When people say “I need that like a hole in the head,” it means they don’t want whatever’s up for discussion. Zelfs met de vooruitgang van de moderne geneeskunde is schedelchirurgie nog steeds zeer ingrijpend – wat het des te verbazingwekkender maakt dat mensen die deze operatie ondergingen tijdens het Incarijk een vrij laag sterftecijfer hadden.
Door de duizenden jaren heen hebben mensen over de hele wereld trepanatiechirurgie (d.w.z. een gat in de schedel snijden) gebruikt om hoofdletsel en andere kwalen aan te pakken. Tijdens de Amerikaanse Burgeroorlog lag het sterftecijfer bij trepanatie tussen 46 en 56 procent. Maar eeuwen eerder was het sterftecijfer voor deze procedure in het Incarijk 17 tot 25 procent, volgens een studie gepubliceerd in het maart 2018 nummer van World Neurosurgery.
De studie keek naar meer dan 800 schedels die de procedure hadden ondergaan tussen ruwweg 400 v. Chr. en C.E. 1500. De schedels tonen een duidelijke verbetering van de schedelchirurgie in de kuststreken en de hooglanden van de Andes in Peru, wat leidde tot een hoog overlevingspercentage in het 15e- en 16e-eeuwse Incarijk.
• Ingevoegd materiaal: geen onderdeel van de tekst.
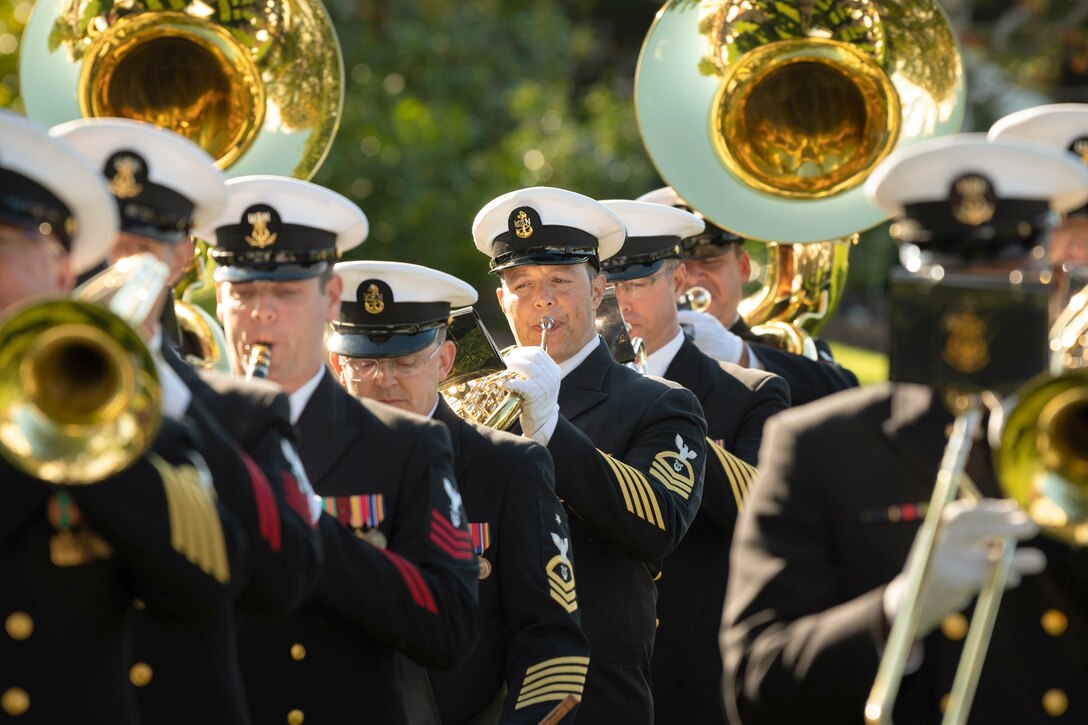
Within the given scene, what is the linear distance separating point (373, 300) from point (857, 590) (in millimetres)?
1908

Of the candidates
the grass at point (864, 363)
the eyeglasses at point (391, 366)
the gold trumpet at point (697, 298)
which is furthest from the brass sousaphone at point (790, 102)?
the grass at point (864, 363)

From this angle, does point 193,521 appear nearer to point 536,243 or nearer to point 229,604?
point 229,604

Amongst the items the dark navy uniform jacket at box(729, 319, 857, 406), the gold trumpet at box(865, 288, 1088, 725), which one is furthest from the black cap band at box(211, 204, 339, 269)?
the dark navy uniform jacket at box(729, 319, 857, 406)

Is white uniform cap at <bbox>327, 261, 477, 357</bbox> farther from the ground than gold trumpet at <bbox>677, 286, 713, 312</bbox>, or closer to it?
farther from the ground

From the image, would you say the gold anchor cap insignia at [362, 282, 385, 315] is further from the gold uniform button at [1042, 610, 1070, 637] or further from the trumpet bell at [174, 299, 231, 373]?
the gold uniform button at [1042, 610, 1070, 637]

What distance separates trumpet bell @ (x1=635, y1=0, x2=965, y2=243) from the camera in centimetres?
751

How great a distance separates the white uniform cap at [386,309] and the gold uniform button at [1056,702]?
2.06 metres

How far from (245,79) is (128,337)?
11.3 ft

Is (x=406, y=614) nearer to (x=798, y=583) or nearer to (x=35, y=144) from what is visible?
(x=798, y=583)

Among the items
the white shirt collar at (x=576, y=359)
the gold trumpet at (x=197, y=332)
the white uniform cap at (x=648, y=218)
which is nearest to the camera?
the gold trumpet at (x=197, y=332)

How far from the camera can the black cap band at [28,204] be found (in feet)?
10.7

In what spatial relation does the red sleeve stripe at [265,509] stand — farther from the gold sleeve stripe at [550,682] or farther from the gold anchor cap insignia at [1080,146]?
the gold anchor cap insignia at [1080,146]

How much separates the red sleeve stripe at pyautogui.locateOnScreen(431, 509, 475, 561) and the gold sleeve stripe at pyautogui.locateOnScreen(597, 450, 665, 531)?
1.17 m

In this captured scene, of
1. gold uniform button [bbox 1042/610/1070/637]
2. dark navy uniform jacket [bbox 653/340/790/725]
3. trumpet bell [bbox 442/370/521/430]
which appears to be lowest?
dark navy uniform jacket [bbox 653/340/790/725]
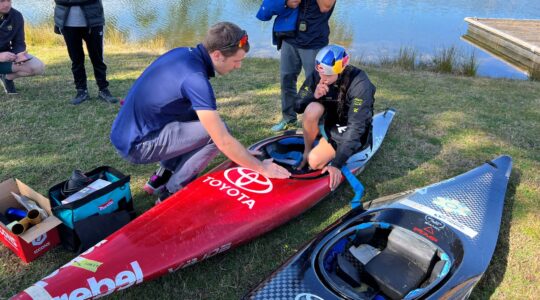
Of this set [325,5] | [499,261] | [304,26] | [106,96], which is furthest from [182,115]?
[106,96]

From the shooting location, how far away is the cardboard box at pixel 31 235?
271cm

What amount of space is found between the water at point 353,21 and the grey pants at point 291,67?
208 inches

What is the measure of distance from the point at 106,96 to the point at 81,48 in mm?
678

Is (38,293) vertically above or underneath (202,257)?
above

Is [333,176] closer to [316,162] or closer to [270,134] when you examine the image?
[316,162]

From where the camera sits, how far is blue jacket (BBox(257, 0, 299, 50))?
431cm

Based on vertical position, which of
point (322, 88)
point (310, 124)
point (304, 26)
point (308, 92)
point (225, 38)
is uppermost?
point (225, 38)

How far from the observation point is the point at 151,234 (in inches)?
106

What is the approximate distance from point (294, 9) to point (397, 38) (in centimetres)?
824

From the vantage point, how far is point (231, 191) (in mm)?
3166

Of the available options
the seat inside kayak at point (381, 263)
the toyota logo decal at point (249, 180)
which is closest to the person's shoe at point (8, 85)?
the toyota logo decal at point (249, 180)

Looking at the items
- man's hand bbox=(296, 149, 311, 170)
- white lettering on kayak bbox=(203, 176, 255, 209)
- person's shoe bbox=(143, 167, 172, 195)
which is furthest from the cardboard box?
man's hand bbox=(296, 149, 311, 170)

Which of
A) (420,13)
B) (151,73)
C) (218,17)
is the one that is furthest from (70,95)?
(420,13)

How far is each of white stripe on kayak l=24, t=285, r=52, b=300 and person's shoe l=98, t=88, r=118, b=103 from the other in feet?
12.1
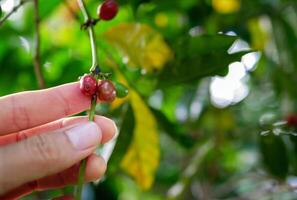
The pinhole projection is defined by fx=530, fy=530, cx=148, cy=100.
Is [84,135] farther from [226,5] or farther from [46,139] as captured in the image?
[226,5]

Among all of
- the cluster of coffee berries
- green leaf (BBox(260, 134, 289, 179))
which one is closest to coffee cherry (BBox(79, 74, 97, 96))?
the cluster of coffee berries

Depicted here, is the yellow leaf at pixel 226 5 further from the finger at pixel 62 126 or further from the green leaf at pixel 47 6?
the finger at pixel 62 126

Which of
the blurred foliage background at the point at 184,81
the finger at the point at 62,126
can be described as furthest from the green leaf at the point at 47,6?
the finger at the point at 62,126

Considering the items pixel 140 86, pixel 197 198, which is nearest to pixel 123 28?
pixel 140 86

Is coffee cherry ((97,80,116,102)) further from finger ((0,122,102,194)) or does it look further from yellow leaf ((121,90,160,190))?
yellow leaf ((121,90,160,190))

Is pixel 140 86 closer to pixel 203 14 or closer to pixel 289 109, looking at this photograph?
pixel 203 14

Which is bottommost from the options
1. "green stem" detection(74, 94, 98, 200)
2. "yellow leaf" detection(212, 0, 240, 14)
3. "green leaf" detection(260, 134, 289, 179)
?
"green leaf" detection(260, 134, 289, 179)
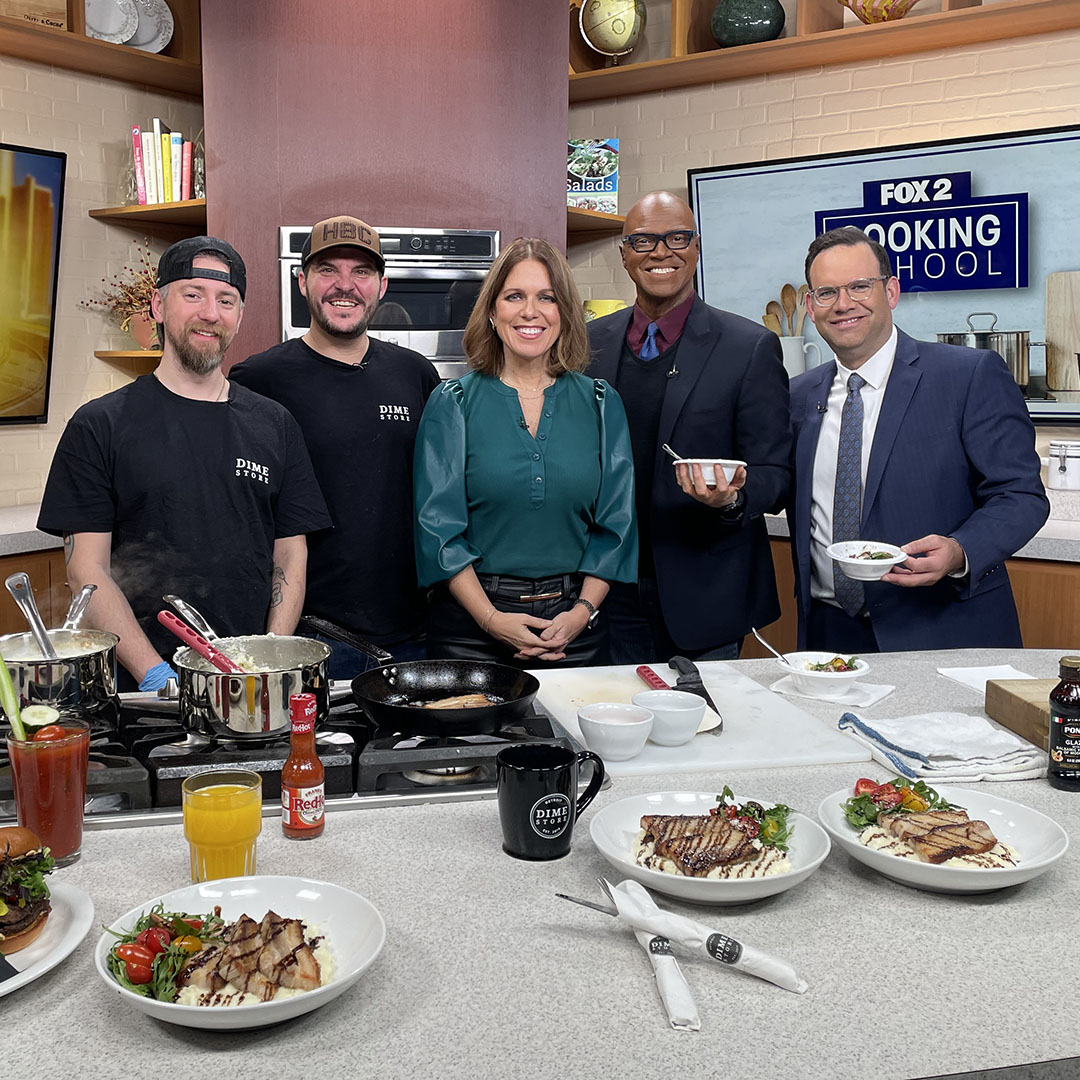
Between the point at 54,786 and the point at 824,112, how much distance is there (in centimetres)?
435

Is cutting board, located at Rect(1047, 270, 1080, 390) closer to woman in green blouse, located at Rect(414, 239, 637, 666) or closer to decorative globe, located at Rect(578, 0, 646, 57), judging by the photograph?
decorative globe, located at Rect(578, 0, 646, 57)

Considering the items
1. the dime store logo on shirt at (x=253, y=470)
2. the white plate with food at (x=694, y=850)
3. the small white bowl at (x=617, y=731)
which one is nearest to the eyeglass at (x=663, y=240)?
the dime store logo on shirt at (x=253, y=470)

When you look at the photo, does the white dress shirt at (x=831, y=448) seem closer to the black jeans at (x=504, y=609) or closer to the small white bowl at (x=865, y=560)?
the small white bowl at (x=865, y=560)

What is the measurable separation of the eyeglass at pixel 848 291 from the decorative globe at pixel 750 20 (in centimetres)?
205

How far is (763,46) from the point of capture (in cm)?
453

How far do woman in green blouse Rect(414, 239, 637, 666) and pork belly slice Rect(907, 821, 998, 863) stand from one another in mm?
1310

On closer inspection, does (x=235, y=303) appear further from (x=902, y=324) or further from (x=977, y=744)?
(x=902, y=324)

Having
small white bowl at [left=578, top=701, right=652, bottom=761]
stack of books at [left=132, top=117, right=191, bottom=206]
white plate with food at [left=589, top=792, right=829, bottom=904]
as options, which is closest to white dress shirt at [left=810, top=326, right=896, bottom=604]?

De auteurs van de studie stelden vast of een persoon kort na de operatie was overleden door te kijken of zijn of haar schedel de tijd had gehad om te genezen. De onderzoekers zijn er echter niet zeker van welke specifieke medische praktijken hebben bijgedragen aan de hoge slagingspercentages. Goede hygiëne zou een factor kunnen hebben gespeeld, aangezien slechte hygiëne bijdroeg aan hoge percentages wondinfecties tijdens de Burgeroorlog.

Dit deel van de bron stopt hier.